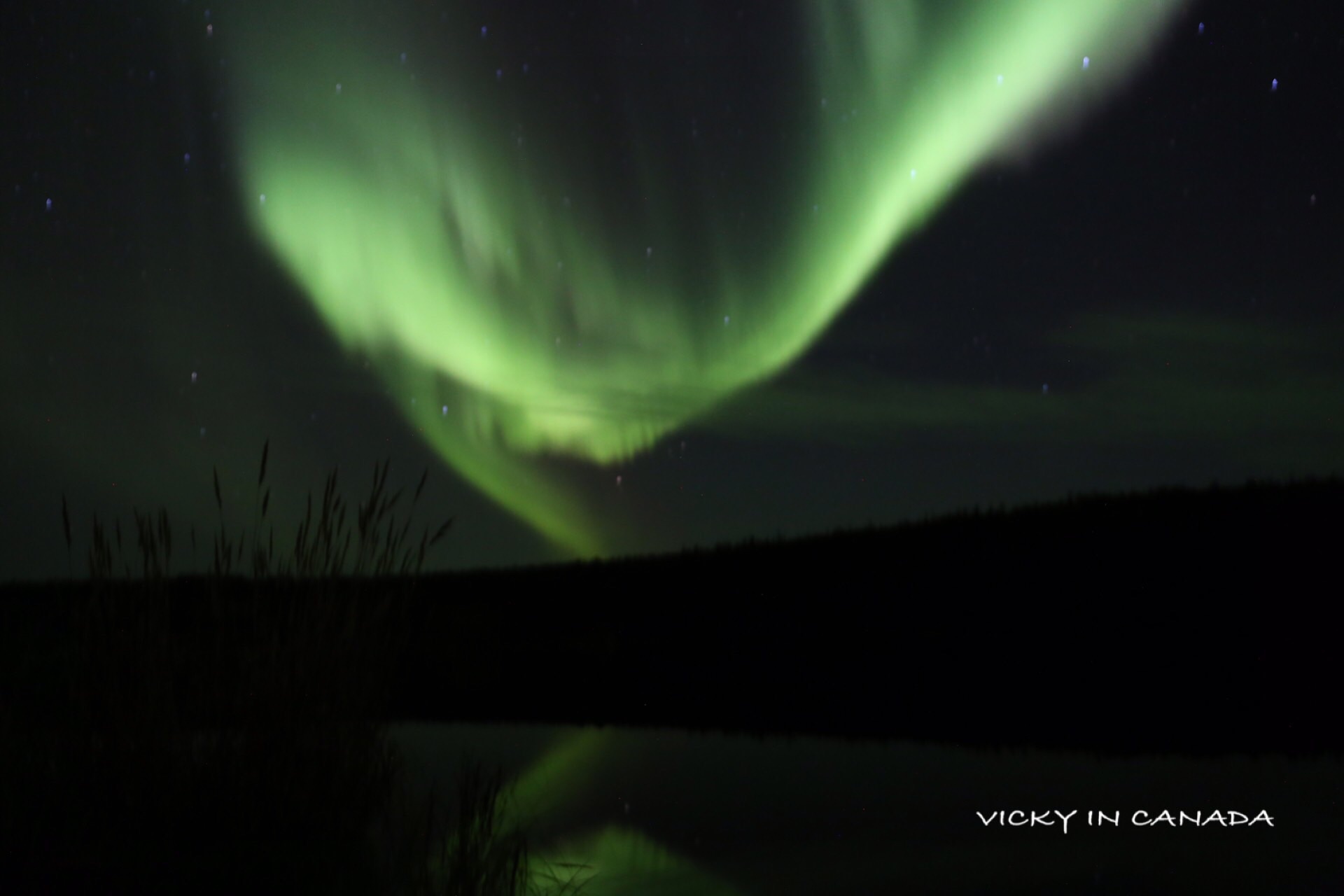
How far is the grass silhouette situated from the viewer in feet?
12.9

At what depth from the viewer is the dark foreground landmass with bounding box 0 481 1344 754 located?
16.4ft

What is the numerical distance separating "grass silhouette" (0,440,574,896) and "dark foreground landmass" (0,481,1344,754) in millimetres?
34

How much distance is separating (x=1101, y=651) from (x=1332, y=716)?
314 centimetres

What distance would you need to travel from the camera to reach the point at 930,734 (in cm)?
722

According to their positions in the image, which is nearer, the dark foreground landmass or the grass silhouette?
the grass silhouette

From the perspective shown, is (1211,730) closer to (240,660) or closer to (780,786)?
(780,786)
-----
REQUIRED TASK> Reproduce the listing above word for word, including every line, but leave out the picture.

RESULT FOR THIS EXERCISE>
How far is the grass silhouette situated from the viewer in feet?
12.9

At what depth from the viewer is the dark foreground landmass with bounding box 0 481 1344 754 located?
16.4ft

What is the numerical distance separating "grass silhouette" (0,440,574,896) and "dark foreground landmass" (0,481,1344,754) in millimetres?
34

How much distance is separating (x=1101, y=651) from (x=1332, y=716)?
314 centimetres

What distance would you need to travel from the camera to reach the point at 930,734 (in cm)?
722

According to their positions in the image, which is nearer, the dark foreground landmass or the grass silhouette?
the grass silhouette

From the perspective shown, is (1211,730) closer to (240,660) or closer to (780,786)?
(780,786)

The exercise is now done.